In a January order, U.S. District Court Judge Landya McCafferty found in Sig Sauer’s favor ruling that Hall-Cloutier’s employment agreement “does not include a provision that allows Hall to challenge her termination in court,” does include a clause mandating arbitration and notes she could be terminated at any time for any lawful reason. With that order, the civil case was terminated.
Bond is represented by attorney Megan Douglass who filed the suit alleging "early in (Bond's) employment" she was “sexually taunted” by a coworker who once fired an air gun at her buttocks as she bent over to pick up her coat. Bond’s suit states she reported that incident to her supervisor as “unacceptable,” but he failed to address it, or report it to the human resources department. In the spring of 2015, she claims, her supervisor began sexually harassing her.

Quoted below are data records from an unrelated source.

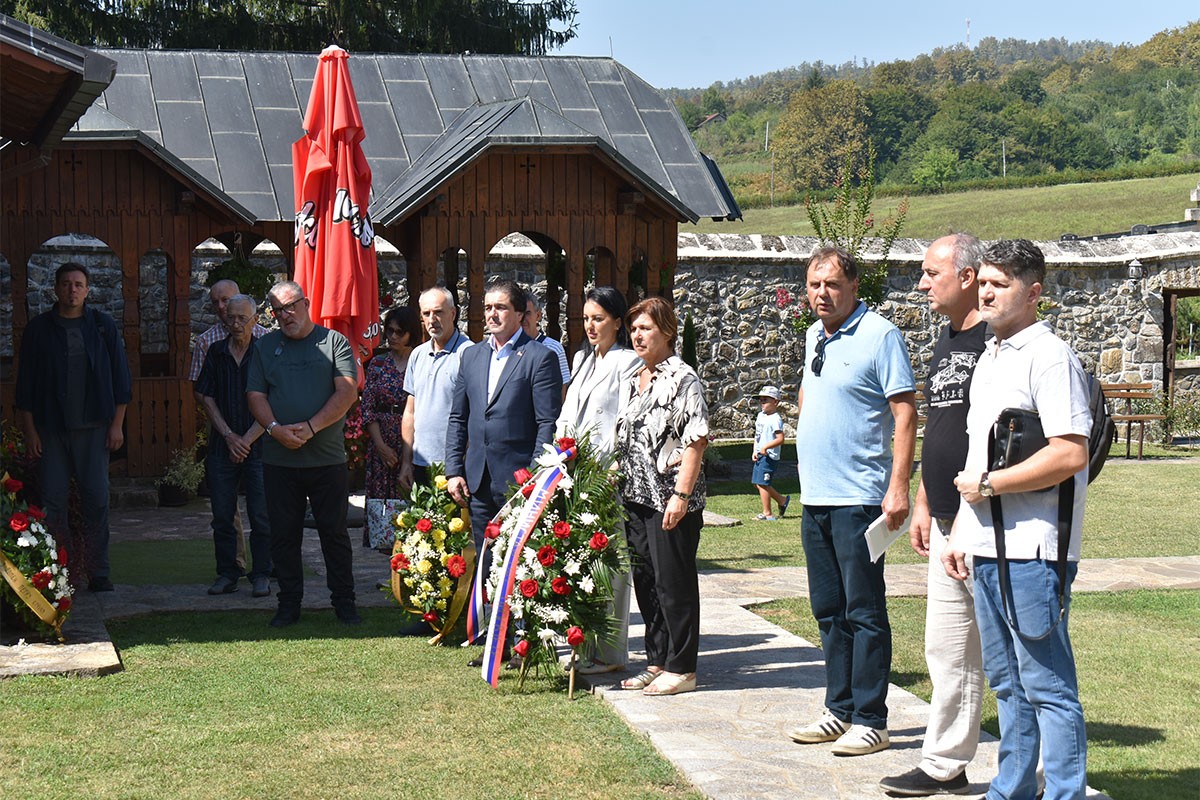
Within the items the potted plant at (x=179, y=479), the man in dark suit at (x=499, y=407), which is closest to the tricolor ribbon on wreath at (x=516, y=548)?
the man in dark suit at (x=499, y=407)

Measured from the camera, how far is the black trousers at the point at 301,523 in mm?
7590

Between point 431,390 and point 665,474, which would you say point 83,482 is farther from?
Answer: point 665,474

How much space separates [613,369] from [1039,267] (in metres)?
2.53

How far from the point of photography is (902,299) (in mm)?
20781

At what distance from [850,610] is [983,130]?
70805 millimetres

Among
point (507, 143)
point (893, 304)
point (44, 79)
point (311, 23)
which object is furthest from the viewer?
point (311, 23)

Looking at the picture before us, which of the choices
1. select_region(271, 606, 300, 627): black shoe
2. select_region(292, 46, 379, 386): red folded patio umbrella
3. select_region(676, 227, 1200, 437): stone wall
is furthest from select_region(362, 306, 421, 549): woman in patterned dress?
select_region(676, 227, 1200, 437): stone wall

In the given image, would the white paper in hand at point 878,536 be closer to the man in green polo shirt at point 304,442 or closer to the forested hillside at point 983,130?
the man in green polo shirt at point 304,442

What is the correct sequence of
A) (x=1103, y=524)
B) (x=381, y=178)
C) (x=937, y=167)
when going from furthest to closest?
1. (x=937, y=167)
2. (x=381, y=178)
3. (x=1103, y=524)

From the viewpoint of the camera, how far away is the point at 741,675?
21.1ft

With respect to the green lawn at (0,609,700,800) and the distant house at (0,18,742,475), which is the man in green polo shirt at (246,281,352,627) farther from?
the distant house at (0,18,742,475)

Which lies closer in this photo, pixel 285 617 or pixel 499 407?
pixel 499 407

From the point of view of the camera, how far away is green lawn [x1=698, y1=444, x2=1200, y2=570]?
10.5 meters

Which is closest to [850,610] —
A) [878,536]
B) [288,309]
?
[878,536]
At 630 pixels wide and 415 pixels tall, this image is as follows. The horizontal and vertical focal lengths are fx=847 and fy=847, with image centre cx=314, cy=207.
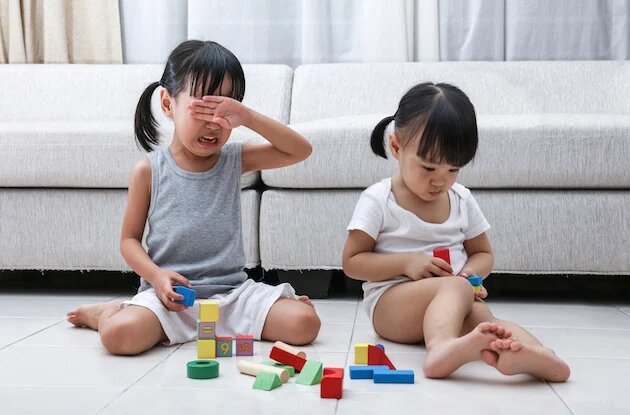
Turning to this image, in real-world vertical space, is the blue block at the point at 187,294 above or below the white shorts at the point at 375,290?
above

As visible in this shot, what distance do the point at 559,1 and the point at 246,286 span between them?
5.93 ft

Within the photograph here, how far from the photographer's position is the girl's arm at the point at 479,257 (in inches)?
62.2

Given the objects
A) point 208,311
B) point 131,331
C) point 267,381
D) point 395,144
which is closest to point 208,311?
point 208,311

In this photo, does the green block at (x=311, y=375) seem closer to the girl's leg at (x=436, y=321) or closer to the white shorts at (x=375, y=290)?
the girl's leg at (x=436, y=321)

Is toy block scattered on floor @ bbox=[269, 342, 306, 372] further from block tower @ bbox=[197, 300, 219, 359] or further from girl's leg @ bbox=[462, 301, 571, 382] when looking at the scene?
girl's leg @ bbox=[462, 301, 571, 382]

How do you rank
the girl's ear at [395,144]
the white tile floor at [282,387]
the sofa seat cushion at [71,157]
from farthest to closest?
Answer: the sofa seat cushion at [71,157] → the girl's ear at [395,144] → the white tile floor at [282,387]

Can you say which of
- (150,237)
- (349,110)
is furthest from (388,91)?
(150,237)

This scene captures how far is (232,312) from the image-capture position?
1.60m

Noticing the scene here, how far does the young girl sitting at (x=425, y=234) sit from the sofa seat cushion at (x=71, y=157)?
58cm

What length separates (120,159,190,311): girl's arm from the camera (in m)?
1.50

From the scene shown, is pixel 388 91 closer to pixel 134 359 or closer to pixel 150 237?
pixel 150 237

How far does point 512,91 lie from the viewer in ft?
8.48

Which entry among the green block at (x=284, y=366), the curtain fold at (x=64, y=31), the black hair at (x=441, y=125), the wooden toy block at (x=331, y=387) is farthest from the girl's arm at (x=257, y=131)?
the curtain fold at (x=64, y=31)

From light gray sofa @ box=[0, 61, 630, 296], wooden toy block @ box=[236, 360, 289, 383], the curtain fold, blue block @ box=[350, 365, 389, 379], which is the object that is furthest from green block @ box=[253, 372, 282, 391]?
the curtain fold
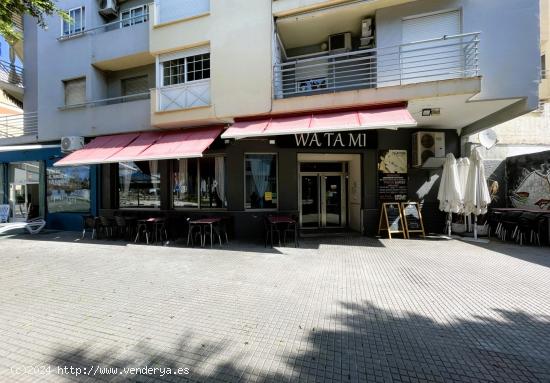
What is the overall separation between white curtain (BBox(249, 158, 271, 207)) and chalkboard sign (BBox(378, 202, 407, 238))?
4568mm

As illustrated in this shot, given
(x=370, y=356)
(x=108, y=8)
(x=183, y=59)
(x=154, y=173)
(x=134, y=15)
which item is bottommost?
(x=370, y=356)

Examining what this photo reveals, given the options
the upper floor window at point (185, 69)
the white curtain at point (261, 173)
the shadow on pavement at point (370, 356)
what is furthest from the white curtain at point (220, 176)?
the shadow on pavement at point (370, 356)

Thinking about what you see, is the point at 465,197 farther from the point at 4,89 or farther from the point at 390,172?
the point at 4,89

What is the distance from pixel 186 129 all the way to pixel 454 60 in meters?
9.42

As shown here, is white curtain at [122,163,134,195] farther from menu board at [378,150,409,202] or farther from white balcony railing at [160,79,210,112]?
menu board at [378,150,409,202]

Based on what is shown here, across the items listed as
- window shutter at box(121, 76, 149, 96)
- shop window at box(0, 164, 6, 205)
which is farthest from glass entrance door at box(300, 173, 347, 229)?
shop window at box(0, 164, 6, 205)

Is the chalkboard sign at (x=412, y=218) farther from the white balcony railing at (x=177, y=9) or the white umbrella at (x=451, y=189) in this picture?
the white balcony railing at (x=177, y=9)

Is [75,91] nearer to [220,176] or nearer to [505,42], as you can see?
[220,176]

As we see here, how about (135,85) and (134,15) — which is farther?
(135,85)

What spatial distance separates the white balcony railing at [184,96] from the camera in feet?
35.2

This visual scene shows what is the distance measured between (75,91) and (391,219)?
15.1m

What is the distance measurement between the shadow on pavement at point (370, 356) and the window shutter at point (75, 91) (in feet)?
44.4

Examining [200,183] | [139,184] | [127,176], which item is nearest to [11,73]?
[127,176]

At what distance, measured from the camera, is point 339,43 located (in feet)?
37.0
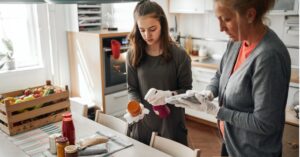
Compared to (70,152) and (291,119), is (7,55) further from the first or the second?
(291,119)

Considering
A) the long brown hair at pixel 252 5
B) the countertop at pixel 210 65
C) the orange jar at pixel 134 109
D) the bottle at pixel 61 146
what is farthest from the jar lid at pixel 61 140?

She claims her buttocks were discussed in the workplace, her supervisor asked her to “jump up on the tumbler and dance” and when she dropped some gun parts, her supervisor instructed, “b****, pick that up.” In October 2015, Bond alleges, her supervisor instructed her to “come closer so he could ‘slap her (buttocks).’”
“Throughout this period, in response to (the supervisor’s) behavior, Ms. Bond respectfully admonished (the supervisor), telling him, albeit with increasing forcefulness, to the effect of ‘please do not speak to me in that way,’” her federal suit alleges.